Dubbed Die Nacht Nach Ramadan (The Night After Ramadan), it was held at the Kulturbrauerei, an atmospheric former brewery turned performance venue. It looked very different from December when it was dressed in its Weinachtsmarkt finery.
The first set by Palestinian-French singer-poet Kamilya Jubran was decidedly eclectic. Singing in a contemporarised Arabic style, Jubran was very expressive, often scrunching up with emotion. According to the programme notes, an important motive in her work was about life in the diaspora.
But it was so experimental it was tiring and the multimedia text above her detracted rather than added to her performance, particularly since the English translation was so bad. Two English-speaking audience members in front of me were so turned off, they refused to clap at all.
In contrast, the second set was astoundingly beautiful.

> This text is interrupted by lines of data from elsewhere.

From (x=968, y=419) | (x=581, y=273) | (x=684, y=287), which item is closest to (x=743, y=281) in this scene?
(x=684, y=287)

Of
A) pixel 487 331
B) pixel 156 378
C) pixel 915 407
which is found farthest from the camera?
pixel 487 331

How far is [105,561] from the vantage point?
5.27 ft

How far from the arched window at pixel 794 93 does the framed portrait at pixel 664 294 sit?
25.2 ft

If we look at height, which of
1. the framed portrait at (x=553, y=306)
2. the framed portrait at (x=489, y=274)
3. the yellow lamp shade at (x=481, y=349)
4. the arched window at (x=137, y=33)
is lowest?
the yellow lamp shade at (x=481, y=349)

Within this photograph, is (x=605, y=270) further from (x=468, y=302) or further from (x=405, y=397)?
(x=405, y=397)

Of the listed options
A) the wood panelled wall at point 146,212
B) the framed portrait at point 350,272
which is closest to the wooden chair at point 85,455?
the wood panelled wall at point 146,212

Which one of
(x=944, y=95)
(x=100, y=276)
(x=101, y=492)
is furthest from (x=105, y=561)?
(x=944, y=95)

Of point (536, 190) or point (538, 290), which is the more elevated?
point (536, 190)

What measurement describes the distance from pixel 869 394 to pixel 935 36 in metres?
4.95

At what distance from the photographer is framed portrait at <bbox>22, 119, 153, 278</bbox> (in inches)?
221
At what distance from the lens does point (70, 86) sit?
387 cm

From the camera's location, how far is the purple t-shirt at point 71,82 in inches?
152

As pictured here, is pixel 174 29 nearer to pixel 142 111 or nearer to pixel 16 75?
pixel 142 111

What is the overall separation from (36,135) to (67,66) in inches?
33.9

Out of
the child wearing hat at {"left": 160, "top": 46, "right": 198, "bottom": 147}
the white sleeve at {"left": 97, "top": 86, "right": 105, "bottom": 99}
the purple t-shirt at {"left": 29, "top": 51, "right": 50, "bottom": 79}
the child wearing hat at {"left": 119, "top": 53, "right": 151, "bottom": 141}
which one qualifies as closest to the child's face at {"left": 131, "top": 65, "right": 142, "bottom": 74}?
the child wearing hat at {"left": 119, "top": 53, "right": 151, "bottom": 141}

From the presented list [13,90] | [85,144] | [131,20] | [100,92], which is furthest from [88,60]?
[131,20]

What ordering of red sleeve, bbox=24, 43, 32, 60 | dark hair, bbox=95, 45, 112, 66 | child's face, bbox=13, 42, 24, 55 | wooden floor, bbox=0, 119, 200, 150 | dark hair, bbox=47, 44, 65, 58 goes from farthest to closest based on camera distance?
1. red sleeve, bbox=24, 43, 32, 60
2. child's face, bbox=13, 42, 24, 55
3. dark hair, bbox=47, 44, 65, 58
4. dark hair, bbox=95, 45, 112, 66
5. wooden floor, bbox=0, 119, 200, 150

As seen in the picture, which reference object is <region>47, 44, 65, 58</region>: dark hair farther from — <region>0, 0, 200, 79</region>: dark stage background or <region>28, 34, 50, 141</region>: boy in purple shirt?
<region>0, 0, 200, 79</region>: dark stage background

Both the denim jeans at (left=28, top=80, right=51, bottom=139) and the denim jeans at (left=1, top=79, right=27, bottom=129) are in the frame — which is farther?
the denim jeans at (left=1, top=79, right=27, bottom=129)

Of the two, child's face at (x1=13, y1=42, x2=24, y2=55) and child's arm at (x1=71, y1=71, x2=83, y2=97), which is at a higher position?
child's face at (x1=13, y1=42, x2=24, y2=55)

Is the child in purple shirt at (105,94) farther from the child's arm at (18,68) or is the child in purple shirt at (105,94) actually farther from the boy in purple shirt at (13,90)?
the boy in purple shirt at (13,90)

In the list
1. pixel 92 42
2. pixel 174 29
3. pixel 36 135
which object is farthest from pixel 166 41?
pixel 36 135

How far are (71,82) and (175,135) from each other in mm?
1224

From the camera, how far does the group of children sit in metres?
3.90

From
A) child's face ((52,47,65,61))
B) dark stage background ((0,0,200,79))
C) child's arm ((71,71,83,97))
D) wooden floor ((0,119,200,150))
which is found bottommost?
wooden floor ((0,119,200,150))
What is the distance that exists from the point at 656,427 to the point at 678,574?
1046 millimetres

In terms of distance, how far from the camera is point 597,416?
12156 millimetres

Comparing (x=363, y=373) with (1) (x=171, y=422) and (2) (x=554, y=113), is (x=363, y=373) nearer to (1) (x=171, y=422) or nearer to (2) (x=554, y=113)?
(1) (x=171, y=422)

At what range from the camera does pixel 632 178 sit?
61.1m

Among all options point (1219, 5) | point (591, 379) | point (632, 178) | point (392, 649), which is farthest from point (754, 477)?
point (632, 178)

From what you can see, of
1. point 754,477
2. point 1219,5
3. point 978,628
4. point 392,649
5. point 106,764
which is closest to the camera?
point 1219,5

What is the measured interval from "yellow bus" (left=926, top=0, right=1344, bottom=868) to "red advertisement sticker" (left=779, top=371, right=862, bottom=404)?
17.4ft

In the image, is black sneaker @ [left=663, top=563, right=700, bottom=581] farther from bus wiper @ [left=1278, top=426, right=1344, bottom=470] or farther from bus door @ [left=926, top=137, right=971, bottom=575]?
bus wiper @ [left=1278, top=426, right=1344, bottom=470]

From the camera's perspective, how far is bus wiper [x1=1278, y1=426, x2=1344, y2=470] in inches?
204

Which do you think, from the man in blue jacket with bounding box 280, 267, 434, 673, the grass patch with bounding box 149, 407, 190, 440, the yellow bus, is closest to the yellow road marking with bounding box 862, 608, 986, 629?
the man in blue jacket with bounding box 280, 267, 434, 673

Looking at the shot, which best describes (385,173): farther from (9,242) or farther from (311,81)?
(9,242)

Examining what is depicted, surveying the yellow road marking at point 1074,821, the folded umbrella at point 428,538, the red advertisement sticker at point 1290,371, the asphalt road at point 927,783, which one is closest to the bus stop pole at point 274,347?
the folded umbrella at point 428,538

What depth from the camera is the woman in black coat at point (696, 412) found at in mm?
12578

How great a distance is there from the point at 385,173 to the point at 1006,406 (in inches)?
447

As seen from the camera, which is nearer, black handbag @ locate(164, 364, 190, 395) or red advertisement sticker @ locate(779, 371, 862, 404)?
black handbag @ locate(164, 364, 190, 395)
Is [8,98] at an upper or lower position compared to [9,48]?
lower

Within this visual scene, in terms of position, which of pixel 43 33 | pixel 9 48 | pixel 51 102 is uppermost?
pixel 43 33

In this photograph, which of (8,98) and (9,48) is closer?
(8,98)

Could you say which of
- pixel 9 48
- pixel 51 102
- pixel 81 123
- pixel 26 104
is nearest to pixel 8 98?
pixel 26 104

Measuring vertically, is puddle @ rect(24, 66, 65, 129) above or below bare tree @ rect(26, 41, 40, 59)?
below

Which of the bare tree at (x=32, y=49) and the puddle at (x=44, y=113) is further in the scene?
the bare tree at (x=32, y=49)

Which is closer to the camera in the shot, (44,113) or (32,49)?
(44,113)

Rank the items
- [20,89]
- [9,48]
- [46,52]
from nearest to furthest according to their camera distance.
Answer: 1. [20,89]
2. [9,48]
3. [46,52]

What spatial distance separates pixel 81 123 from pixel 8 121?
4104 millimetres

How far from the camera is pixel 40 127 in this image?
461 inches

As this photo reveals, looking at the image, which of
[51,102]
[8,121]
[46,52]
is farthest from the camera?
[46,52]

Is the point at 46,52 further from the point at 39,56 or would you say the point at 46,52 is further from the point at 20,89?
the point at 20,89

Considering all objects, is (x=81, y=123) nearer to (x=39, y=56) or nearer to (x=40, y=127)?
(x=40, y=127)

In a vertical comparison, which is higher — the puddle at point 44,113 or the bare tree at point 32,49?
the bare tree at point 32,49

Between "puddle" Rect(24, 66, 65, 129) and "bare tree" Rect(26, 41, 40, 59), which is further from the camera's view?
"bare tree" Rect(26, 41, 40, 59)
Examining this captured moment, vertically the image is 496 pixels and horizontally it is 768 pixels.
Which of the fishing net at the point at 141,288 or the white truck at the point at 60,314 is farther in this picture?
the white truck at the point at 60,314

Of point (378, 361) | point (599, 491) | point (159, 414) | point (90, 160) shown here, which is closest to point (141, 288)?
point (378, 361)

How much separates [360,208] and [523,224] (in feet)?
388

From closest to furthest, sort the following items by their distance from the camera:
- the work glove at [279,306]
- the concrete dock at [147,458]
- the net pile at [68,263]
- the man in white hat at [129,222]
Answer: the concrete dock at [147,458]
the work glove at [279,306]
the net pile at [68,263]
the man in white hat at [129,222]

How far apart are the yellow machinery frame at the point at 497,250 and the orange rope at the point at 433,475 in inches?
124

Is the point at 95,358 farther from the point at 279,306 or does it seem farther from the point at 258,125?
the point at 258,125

I had never heard traditional Arabic maqam music before, what more experienced it live, and it was mesmerising, with tremendously varied melodies and rhythms and stirringly soulful singing.
The skillful and highly-trained classical duo Sidare astounded with not only voice but a range of drums and drumming and haunting strains from the djoze, a tiny stringed instrument that in turn sounded like a rebab, violin and banjo.
It seemed at times like jazz (indeed, improvisation is a characteristic of maqam), and reminded me variously of blue-grass, the Malaysian love ballad dondang sayang and Malay violin music.
What was more special was that the style performed that night was ancient and unique to Baghdad.
The evening ended with the Delta Ensemble, whose set comprised traditional Egyptian and Arab melodies on darbuka (drum), riq (tambourine), accordian, saxophone, oud and voice.
The Arabs (Egyptians?) in the audience were really appreciative of the music, clapping and bopping away. That stripped away the formality and infused the set with an infectious community feeling which got me head-nodding and foot-tapping as well.
Looking back, that first Berlin experience of Ramadan was really defined by performances and cultural activities. It is certainly very different from the way most Muslims in Berlin (and back in Malaysia) observe Ramadan and celebrate the end of it, which would be with prayer, food and communality.
But in a country where Islam is the largest minority religion but is little known and mistrusted, festivals such as these are key to bridging understanding. That year, it certainly did so by foregrounding events such as the Familienfest in a central historic location as the Lustgarten.
(In subsequent years though, the Familienfest was moved to Neukölln and other parts of the city. According to Piranha Kultur Director Anna Mechelhoff, the decision to do so was due to funding as well as an intention to expose different communities in different parts of town to the festival.)
I certainly went away with a greater appreciation of the breadth and beauty of music and cultural traditions of the Muslim world, as well as the intriguing ways in which they are being contemporarised and fused with German culture. ω
Die Nächte des Ramadan (The Nights of Ramadan) is organised annually by music and arts events organiser Piranha Kultur. The festival also includes tours of the Museum für Islamische Kunst (Museum for Islamic Arts), literature readings, films and discussions.